Can the original consent to participate be ‘signed’ electronically, without the creation of a paper document?
- Use of electronic signature for consent must be approved by the IRB prior to use in a given study. DocuSign Part 11 may be approved by the IRB for e-consent on a case-by-case basis for Part 11 regulated studies. REDCap and/or DocuSign Standard may be approved by the IRB for e-consent in studies not subject to Part 11. See the E-Consent Resources page for more information.
How long should electronic files of research study documents be kept?
- Electronic files of research documents should be kept at a minimum of 6 years following submission of the close form in myIRB and in accordance with institutional policy.
- Sponsored and/or FDA-regulated studies may have additional requirements which would need to be met in addition to institutional policy.
How should the Sponsor’s permission for electronic storage of research files be documented?
- Sponsors should agree to electronic storage of research documents in writing. This can be in the form of an email or letter.
- This email or letter should specify the person granting permission and their job title.
- This should also be captured on the Certification of Review of Electronic Files Research Consent Documents and/or Research Study Documents form.
- Documentation of sponsor acceptance should be kept on file.
Can electronic storage of research study documents be done in Redcap?

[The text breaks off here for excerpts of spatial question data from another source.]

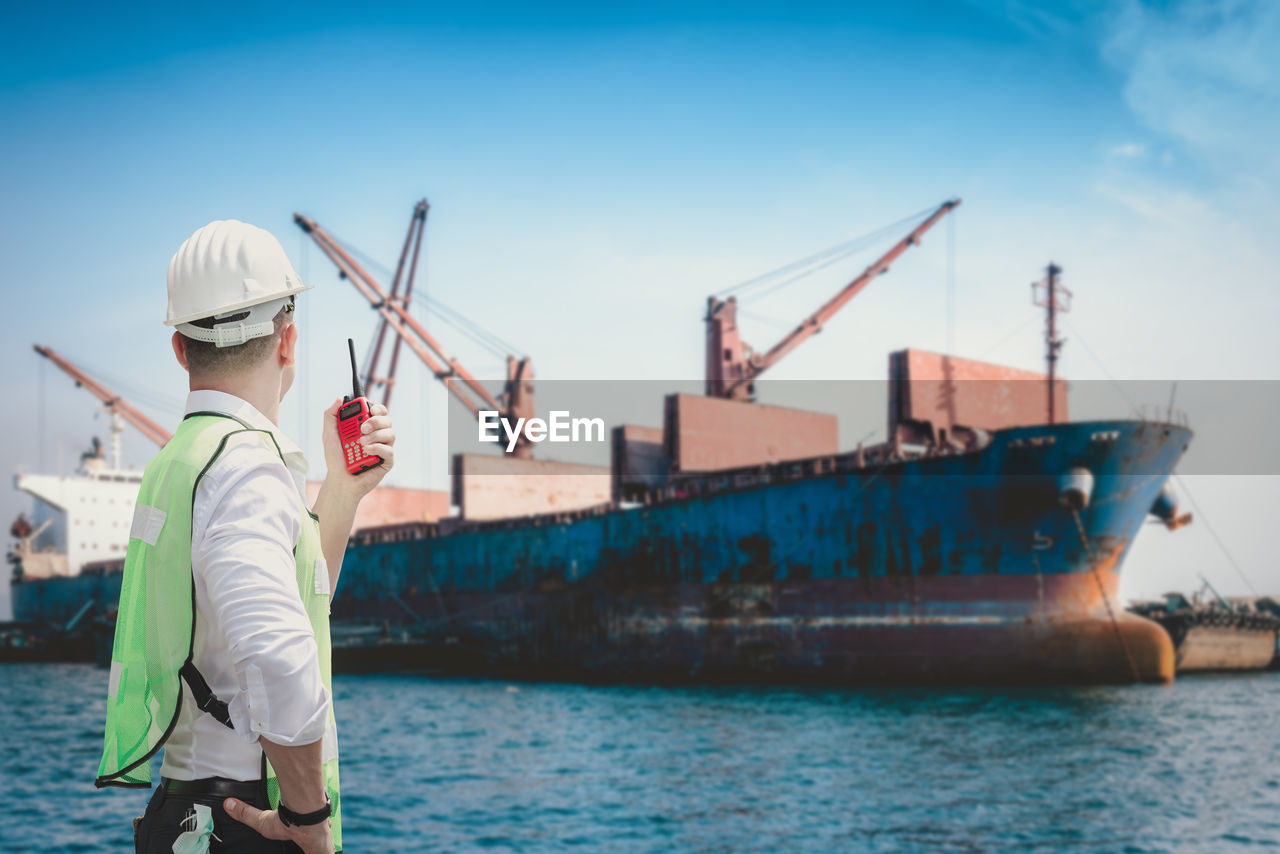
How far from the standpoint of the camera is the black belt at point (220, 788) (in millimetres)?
1678

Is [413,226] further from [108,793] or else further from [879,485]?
[108,793]

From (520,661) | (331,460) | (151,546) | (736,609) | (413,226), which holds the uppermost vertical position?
(413,226)

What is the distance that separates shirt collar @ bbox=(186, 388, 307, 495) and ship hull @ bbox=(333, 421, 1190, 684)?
876 inches

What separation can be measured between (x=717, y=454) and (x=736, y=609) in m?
7.09

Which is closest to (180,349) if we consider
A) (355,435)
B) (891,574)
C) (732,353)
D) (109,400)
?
(355,435)

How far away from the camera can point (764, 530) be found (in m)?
25.6

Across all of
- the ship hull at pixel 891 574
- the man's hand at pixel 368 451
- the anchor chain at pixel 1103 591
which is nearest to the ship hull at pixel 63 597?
the ship hull at pixel 891 574

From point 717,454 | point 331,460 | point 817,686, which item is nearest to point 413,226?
point 717,454

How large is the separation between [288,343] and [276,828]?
819 millimetres

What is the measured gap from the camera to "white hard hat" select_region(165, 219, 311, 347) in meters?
1.76

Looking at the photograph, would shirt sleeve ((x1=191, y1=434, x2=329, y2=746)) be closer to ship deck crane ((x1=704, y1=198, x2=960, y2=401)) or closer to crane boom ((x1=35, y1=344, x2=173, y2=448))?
ship deck crane ((x1=704, y1=198, x2=960, y2=401))

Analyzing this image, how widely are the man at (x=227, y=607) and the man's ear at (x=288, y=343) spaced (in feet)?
0.09

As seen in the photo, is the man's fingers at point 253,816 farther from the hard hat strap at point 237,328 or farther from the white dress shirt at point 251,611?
the hard hat strap at point 237,328

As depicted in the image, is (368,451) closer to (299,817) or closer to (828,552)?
(299,817)
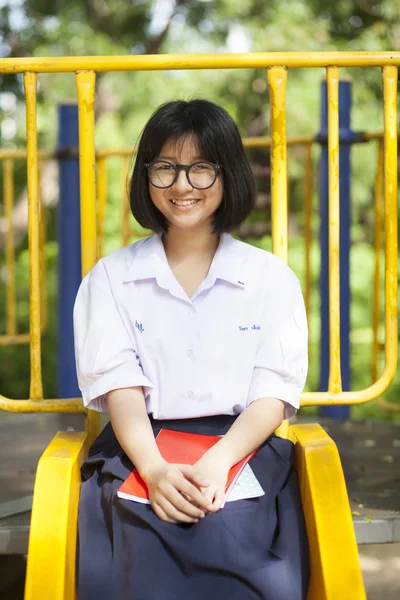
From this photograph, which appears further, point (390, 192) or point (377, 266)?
point (377, 266)

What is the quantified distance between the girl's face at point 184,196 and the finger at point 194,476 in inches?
21.8

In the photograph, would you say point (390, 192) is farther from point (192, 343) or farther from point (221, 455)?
point (221, 455)

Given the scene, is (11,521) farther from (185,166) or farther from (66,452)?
(185,166)

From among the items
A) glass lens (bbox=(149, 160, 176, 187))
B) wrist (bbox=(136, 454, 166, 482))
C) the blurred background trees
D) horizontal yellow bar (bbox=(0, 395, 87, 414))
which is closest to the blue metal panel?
horizontal yellow bar (bbox=(0, 395, 87, 414))

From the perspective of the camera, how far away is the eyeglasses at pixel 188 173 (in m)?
1.80

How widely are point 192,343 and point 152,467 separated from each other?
0.31 m

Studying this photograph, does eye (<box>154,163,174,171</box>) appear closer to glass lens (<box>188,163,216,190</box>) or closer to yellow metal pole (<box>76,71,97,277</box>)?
glass lens (<box>188,163,216,190</box>)

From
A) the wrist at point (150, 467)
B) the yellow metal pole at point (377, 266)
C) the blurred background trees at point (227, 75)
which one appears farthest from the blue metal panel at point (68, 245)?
the blurred background trees at point (227, 75)

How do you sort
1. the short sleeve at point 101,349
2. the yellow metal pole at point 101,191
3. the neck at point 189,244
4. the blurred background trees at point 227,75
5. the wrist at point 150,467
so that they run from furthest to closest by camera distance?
1. the blurred background trees at point 227,75
2. the yellow metal pole at point 101,191
3. the neck at point 189,244
4. the short sleeve at point 101,349
5. the wrist at point 150,467

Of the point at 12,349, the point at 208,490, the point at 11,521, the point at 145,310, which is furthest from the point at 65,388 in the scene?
the point at 12,349

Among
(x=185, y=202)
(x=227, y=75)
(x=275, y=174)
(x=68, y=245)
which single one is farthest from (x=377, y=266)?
(x=227, y=75)

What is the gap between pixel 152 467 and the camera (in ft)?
5.42

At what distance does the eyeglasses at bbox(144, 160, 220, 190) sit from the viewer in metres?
1.80

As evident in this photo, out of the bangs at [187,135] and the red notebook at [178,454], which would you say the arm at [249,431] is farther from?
the bangs at [187,135]
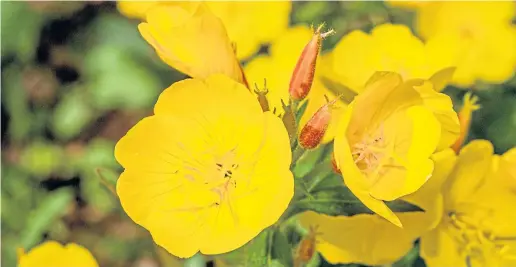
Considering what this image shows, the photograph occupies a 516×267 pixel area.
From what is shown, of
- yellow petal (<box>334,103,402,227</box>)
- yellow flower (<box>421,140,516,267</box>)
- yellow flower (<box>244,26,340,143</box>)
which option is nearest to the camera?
yellow petal (<box>334,103,402,227</box>)

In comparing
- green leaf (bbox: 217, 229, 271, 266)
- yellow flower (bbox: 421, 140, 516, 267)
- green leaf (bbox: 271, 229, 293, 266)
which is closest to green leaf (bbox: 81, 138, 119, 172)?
green leaf (bbox: 217, 229, 271, 266)

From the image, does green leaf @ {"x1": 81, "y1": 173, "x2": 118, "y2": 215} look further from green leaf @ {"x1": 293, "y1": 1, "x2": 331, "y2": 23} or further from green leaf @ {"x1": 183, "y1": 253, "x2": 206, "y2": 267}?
green leaf @ {"x1": 183, "y1": 253, "x2": 206, "y2": 267}

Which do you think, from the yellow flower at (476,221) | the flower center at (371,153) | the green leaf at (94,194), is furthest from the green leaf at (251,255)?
the green leaf at (94,194)

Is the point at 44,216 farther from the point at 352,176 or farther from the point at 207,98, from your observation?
the point at 352,176

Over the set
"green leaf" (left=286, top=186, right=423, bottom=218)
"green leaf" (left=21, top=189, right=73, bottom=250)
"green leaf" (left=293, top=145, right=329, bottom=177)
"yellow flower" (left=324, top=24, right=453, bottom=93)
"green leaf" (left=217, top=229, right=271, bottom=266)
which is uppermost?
"green leaf" (left=293, top=145, right=329, bottom=177)

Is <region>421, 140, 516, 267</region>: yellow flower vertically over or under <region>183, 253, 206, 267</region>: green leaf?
over

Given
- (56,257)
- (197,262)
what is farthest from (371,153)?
(56,257)

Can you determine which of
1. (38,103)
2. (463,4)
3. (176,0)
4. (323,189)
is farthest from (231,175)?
(38,103)
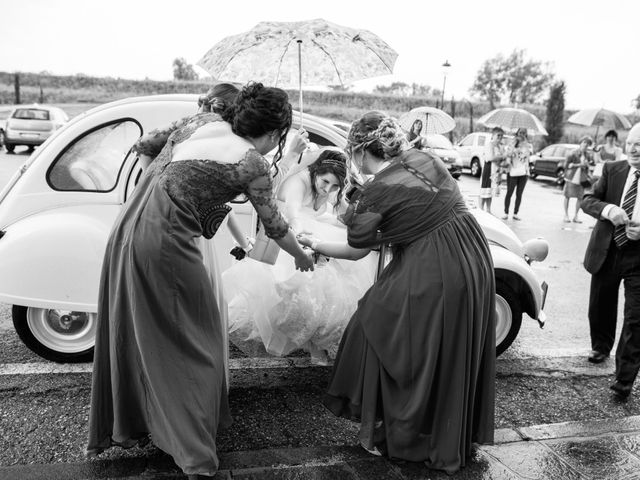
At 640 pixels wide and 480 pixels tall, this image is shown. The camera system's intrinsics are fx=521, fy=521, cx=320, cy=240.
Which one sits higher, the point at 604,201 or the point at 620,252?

- Yes, as long as Redcap is able to be accessed by the following groups for research oversight and compliance reviews:
- Government representatives, (including the Office for Human Research Protections and the Food & Drug Administration), to complete federal or state responsibilities
- Hospital or University representatives, to complete Hospital or University responsibilities
- Washington University’s Institutional Review Board (the committee that reviews and approves research studies).
If you have additional questions, please contact the HRQA Manager at 314-747-5525.
*As with all research activities, the principal investigator (PI) is responsible for maintaining adequate records. The PI should therefore ensure that this guidance is followed when implementing electronic storage of consent documents.